The exercise: Copy out all of the following data word for word, with no changes.
--- start of Supplied records ---
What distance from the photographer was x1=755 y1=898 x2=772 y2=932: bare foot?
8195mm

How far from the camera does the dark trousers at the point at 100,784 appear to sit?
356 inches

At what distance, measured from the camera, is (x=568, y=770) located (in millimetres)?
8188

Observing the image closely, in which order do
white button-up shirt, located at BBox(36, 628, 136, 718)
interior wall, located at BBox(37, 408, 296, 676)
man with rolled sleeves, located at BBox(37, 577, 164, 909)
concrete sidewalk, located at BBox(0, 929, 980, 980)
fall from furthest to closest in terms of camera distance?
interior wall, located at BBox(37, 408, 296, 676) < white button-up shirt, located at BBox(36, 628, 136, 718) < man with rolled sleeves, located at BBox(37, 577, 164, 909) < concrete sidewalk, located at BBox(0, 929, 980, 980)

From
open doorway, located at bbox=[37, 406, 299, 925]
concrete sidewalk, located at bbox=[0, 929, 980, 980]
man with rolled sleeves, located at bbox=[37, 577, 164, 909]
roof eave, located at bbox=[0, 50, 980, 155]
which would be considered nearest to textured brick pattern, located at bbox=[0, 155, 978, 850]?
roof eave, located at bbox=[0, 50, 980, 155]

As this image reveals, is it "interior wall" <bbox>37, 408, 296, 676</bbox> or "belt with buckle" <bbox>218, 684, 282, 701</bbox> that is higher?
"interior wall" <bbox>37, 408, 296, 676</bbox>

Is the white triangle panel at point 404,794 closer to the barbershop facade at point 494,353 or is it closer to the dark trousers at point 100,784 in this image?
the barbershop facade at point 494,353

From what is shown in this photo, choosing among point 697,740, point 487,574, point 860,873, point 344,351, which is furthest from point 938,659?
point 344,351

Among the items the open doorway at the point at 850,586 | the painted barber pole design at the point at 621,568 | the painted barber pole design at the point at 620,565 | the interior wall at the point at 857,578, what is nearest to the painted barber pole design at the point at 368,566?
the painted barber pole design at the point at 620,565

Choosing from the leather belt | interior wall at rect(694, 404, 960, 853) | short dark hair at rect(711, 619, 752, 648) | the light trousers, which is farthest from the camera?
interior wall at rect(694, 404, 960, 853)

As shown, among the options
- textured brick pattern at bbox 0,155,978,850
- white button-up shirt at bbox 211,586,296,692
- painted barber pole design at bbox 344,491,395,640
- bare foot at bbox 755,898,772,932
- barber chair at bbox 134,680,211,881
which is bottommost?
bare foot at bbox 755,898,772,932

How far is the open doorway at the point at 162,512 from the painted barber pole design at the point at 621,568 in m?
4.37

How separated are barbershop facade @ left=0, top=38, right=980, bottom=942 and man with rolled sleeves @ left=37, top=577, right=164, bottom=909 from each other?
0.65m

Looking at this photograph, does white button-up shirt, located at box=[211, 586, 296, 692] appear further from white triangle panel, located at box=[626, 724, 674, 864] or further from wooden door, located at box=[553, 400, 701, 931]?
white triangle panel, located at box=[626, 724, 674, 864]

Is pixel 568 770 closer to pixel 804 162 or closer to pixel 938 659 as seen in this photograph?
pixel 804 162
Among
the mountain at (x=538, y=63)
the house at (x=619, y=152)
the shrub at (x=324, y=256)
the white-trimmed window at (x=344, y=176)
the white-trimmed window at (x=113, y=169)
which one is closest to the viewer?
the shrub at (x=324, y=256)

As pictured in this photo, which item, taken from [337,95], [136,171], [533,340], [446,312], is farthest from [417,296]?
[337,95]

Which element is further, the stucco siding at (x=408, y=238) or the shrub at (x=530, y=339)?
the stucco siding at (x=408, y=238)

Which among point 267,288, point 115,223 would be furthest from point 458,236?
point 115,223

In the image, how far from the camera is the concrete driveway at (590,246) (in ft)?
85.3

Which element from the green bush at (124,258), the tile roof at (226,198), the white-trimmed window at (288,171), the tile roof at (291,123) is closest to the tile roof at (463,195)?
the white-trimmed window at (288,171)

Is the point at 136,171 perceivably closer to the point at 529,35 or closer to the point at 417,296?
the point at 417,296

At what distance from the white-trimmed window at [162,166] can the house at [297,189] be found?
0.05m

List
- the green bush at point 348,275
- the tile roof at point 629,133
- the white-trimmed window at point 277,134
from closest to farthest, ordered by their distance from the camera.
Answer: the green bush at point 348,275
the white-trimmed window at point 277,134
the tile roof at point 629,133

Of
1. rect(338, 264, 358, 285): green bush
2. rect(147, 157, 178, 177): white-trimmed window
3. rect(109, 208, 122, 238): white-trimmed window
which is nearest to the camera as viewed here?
--- end of Supplied records ---
Output below:
What distance from the photographer was x1=755 y1=898 x2=772 y2=932: bare foot?
8195mm

How far from the camera does the dark trousers at the point at 100,784 appear to sit?
356 inches

At what distance, measured from the camera, is (x=568, y=770) located (in millimetres)?
8188

Observing the image closely, in which order do
white button-up shirt, located at BBox(36, 628, 136, 718)
interior wall, located at BBox(37, 408, 296, 676)
man with rolled sleeves, located at BBox(37, 577, 164, 909)
concrete sidewalk, located at BBox(0, 929, 980, 980)
fall from furthest to closest in terms of camera distance?
interior wall, located at BBox(37, 408, 296, 676) < white button-up shirt, located at BBox(36, 628, 136, 718) < man with rolled sleeves, located at BBox(37, 577, 164, 909) < concrete sidewalk, located at BBox(0, 929, 980, 980)

From
open doorway, located at bbox=[37, 406, 299, 925]
concrete sidewalk, located at bbox=[0, 929, 980, 980]
man with rolled sleeves, located at bbox=[37, 577, 164, 909]
roof eave, located at bbox=[0, 50, 980, 155]
which would be considered nearest to textured brick pattern, located at bbox=[0, 155, 978, 850]?
roof eave, located at bbox=[0, 50, 980, 155]

As this image reveals, is it "interior wall" <bbox>37, 408, 296, 676</bbox> or "belt with buckle" <bbox>218, 684, 282, 701</bbox> that is higher?
"interior wall" <bbox>37, 408, 296, 676</bbox>

Is the white triangle panel at point 404,794 closer to the barbershop facade at point 494,353 or is it closer to the dark trousers at point 100,784 in this image?
the barbershop facade at point 494,353

From what is shown in this photo, choosing among point 697,740, point 487,574, point 860,873, point 344,351, which is furthest from point 938,659?
point 344,351

Among the items the open doorway at the point at 850,586 | the painted barber pole design at the point at 621,568 | the painted barber pole design at the point at 620,565 | the interior wall at the point at 857,578, what is nearest to the painted barber pole design at the point at 368,566?
the painted barber pole design at the point at 620,565

Choosing from the leather belt | interior wall at rect(694, 404, 960, 853) | short dark hair at rect(711, 619, 752, 648) | the light trousers, which is farthest from the camera?
interior wall at rect(694, 404, 960, 853)

As shown, among the options
- textured brick pattern at bbox 0,155,978,850
- white button-up shirt at bbox 211,586,296,692
- painted barber pole design at bbox 344,491,395,640
- bare foot at bbox 755,898,772,932
- barber chair at bbox 134,680,211,881
which is bottommost?
bare foot at bbox 755,898,772,932

How far is the open doorway at the point at 162,512 from the painted barber pole design at the point at 621,568 in m?
4.37

How separated are barbershop facade @ left=0, top=38, right=980, bottom=942 and man with rolled sleeves @ left=37, top=577, right=164, bottom=909 from each other?
0.65m

Looking at this photograph, does white button-up shirt, located at box=[211, 586, 296, 692] appear further from white triangle panel, located at box=[626, 724, 674, 864] or further from wooden door, located at box=[553, 400, 701, 931]?
white triangle panel, located at box=[626, 724, 674, 864]

Is pixel 568 770 closer to pixel 804 162 or closer to pixel 938 659 as seen in this photograph?
pixel 804 162
Among
the mountain at (x=538, y=63)
the house at (x=619, y=152)
the shrub at (x=324, y=256)
the white-trimmed window at (x=344, y=176)
the white-trimmed window at (x=113, y=169)
which one is closest to the viewer?
the shrub at (x=324, y=256)

As pictured in this photo, which item, taken from [337,95], [136,171], [533,340], [446,312], is farthest from [417,296]?
[337,95]

Which element is further, the stucco siding at (x=408, y=238) or the shrub at (x=530, y=339)?
the stucco siding at (x=408, y=238)

Which among point 267,288, point 115,223 would be furthest from point 458,236?
point 115,223

In the image, how far from the camera is the concrete driveway at (590,246) (in ft)?
85.3

Which element from the green bush at (124,258), the tile roof at (226,198), the white-trimmed window at (288,171), the tile roof at (291,123) is closest to the tile roof at (463,195)?
the white-trimmed window at (288,171)

Is the point at 136,171 perceivably closer to the point at 529,35 or closer to the point at 417,296?
the point at 417,296

At what distance from the white-trimmed window at [162,166] can the house at [297,189] be found?
0.05m

List
- the green bush at point 348,275
- the tile roof at point 629,133
- the white-trimmed window at point 277,134
from closest to farthest, ordered by their distance from the camera.
Answer: the green bush at point 348,275
the white-trimmed window at point 277,134
the tile roof at point 629,133

Of
1. rect(338, 264, 358, 285): green bush
2. rect(147, 157, 178, 177): white-trimmed window
3. rect(109, 208, 122, 238): white-trimmed window
which is nearest to the camera as viewed here?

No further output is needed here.